Definitions
Here you can find the description about key concepts that you will see when using Deirokay.
Deirokay Options Document
In order to be able to parse a file, the deirokay.data_reader method should receive specifications about how to interpret each column of your data, as well as source-wise parameters, such as file encoding or column separator (in case of .csv files). Those specifications, called Deirokay Options document, can be expressed in form of a JSON/YAML file or a Python object. To specify each of your columns, you must declare which Deirokay DType should be used, including additional parameters regarding the datatype you chose.
The block of code below depicts an example of options document in JSON format. The only required parameter for this document is the columns key, which contains the specifications for each column. In current version of Deirokay, all other parameters besides columns are transparently passed to the respective Pandas reader, based on the data file extension or source.
{
"sep": ",",
"encoding": "utf-8",
"columns": {
"id": {
"dtype": "integer",
"thousand_sep": ","
},
"customer_name": {
"dtype": "string"
},
"age": {
"dtype": "integer"
},
"revenue": {
"dtype": "decimal",
"decimal_places": 2,
"decimal_sep": ".",
"thousand_sep": ","
}
}
}
Validation Document
The Validation Document gathers all constraints, expectations and business rules that you want to test and validate against your data.
{
"name": "CUSTOMERS",
"description": "Client's data",
"items": [
{
"scope": "customer_name",
"statements": [
{
"type": "row_count",
"distinct": true,
"min": 1000
},
{
"type": "unique"
}
]
},
{
"scope": [
"age",
"id"
],
"statements": [
{
"type": "not_null"
}
]
}
]
}
The fields that compose such a document are presented below:
Name & Description
Every validation document starts with the name of the dataset that will work on followed by an optional description. Be sure the name field does not contain reserved characters if you want your validation logs to be saved to a local folder or S3 bucket.
Validation Items
Another field in the Validation Document is items, which contains a list of Validation Items. A validation item is composed by a scope and a statements list. The statements are the actual validation rules, which will be applied to the given scope. The scope defines a column or a list of columns to be validated.
To get dive into Deirokay Statements, you can find more at Statements.
Validation Result
At the end of the data validation, Deirokay create meaningful logs that reflect your validation document. A validation report is attached to each statement, containing its validation result (either pass or fail) and useful statistics about the analysed scope.

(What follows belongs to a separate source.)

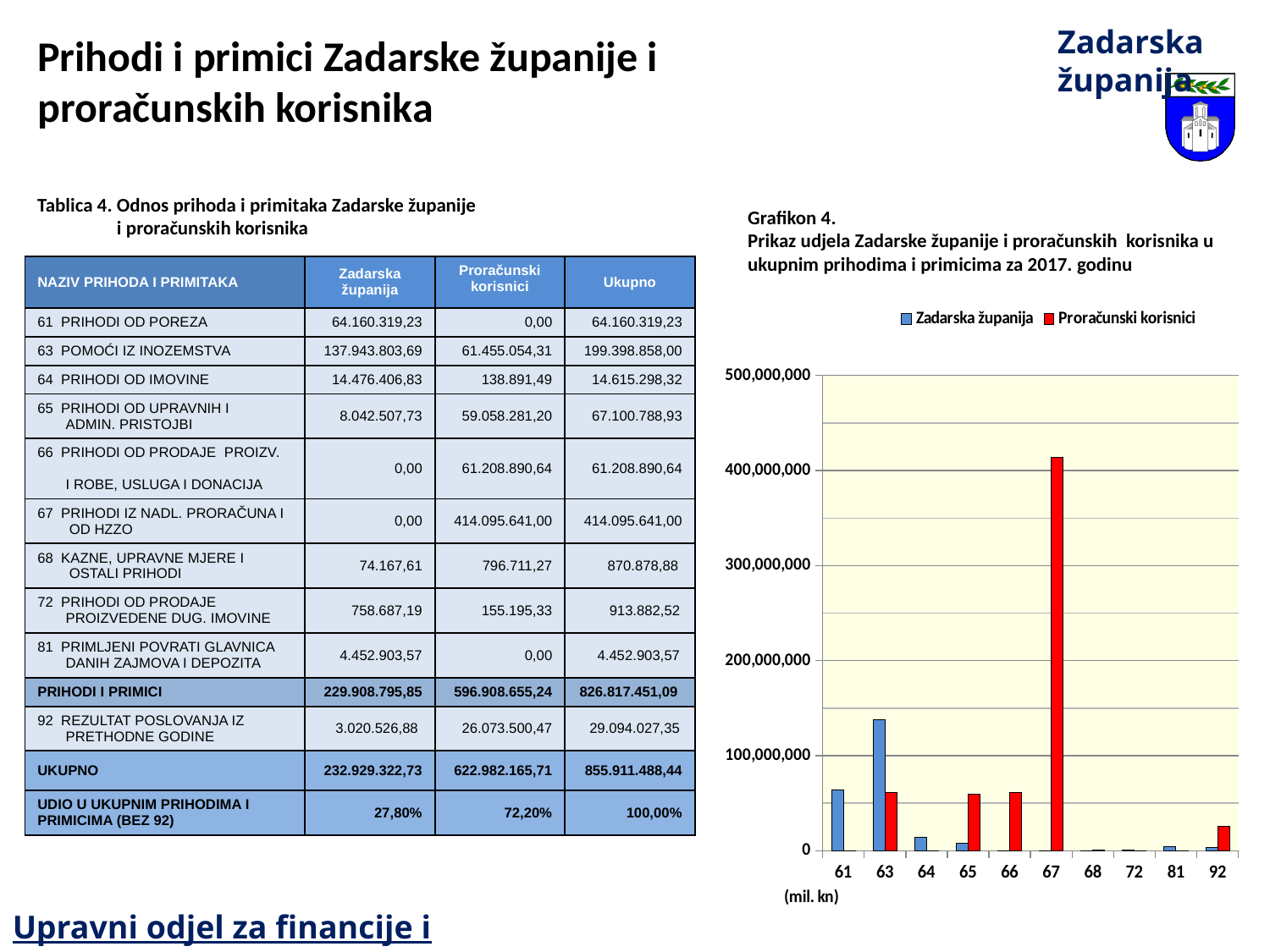
In Grafikon 4, is the Zadarska županija value for category 61 greater or less than 100,000,000? less How many series does the legend of Grafikon 4 list? 2 How many categories are shown on the x axis of Grafikon 4? 10 In Grafikon 4, is the Zadarska županija value for category 63 greater or less than 100,000,000? greater In Grafikon 4, which category has the tallest bar for Zadarska županija? 63 In Grafikon 4, for category 63, which series has the larger value: Zadarska županija or Proračunski korisnici? Zadarska županija In Grafikon 4, for category 65, which series has the larger value: Zadarska županija or Proračunski korisnici? Proračunski korisnici What kind of chart is Grafikon 4? bar chart In Grafikon 4, which colour represents the Zadarska županija series? blue In Grafikon 4, which colour represents the Proračunski korisnici series? red In Grafikon 4, is the Proračunski korisnici value for category 67 greater or less than 300,000,000? greater In Grafikon 4, which category has the tallest bar for Proračunski korisnici? 67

In the code below, we can see an example of a validation document:
{
"name": "CUSTOMERS",
"description": "Client's data",
"items": [
{
"scope": "transaction_id",
"statements": [
{
"type": "not_null",
"at_least_%": 100.0,
"severity": 1
}
]
}
]
}
which generates the following validation report:
{
"name": "CUSTOMERS",
"description": "Client's data",
"items": [
{
"scope": "transaction_id",
"statements": [
{
"type": "not_null",
"at_least_%": 100.0,
"severity": 1,
"report": {
"detail": {
"null_rows": 0,
"null_rows_%": 0,
"not_null_rows": 830400,
"not_null_rows_%": 100
},
"result": "pass"
}
}
]
}
]
}
Profiling
A native feature of Deirokay is the ability to generate a validation document from a given template DataFrame. Once you have correctly use deirokay.data_reader to parse your data into a DataFrame, you may use deirokay.profile to quickly create a first version of your validation document.
from deirokay import data_reader, profile
from deirokay.enums import Backend
df = data_reader('file.csv', options='options.json', backend=Backend.PANDAS)
profile(df, 'CUSTOMERS', save_to='validation_doc.json')
You should get a validation_doc.json file at the end of the process, containing a bunch of valid statements about your data. The results of this function should be used only as a draft for a validation document or as a means to quickly launch a first version with minimum efforts. It is up to you to modify it and enrich it with your own rules.
By default, this function receives an DataFrame previously parsed using data_reader, a name for the validation document and optionally a path where to save the document to. The profile method also returns the same document as a Python dict object.